Braniff was a high-flying airline that flew until 1992. It was known for its cheeky advertising campaigns with titles like “If you’ve got it, flaunt it.” The company hired designers to update the livery and it was known for its distinctive style and innovative approach to the airline industry. In 1973, the airline hired renowned artist Alexander Calder to paint one of its airplanes.

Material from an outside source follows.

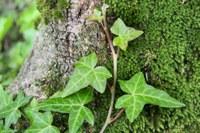Climbing like ivy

The 26-acre, more than $100-million mixed-use redevelopment project, includes 120,000 square feet of hangar space paired with office and retail operations, hospitality facilities and entertainment venues for over 200,000 square feet of use space in the total facility. Working closely alongside the Texas Historic Commission and the site development company CLT (Cowboys, Lincoln Property Company and TAC- The Arnold Companies), Burns & McDonnell and The Gravity Company developed a design and master plan for the Braniff Airways former mid-century modern facility. The original building design for Braniff Centre was from architects William Pereira and Charles Luckman.

Emphasizing the high quality service and design execution, Greg Arnold, chairman and CEO of TAC-The Arnold Companies and TAC Air said, “Burns & McDonnell focused on revitalizing this historic site to represent the original architecture and aviation theme while updating the structure to meet the rigorous requirements of today’s general aviation and retail customer. With this design and construction in place, TAC Air – DAL and the Braniff Centre are the ‘Leading Edge’ of Dallas Love Field.”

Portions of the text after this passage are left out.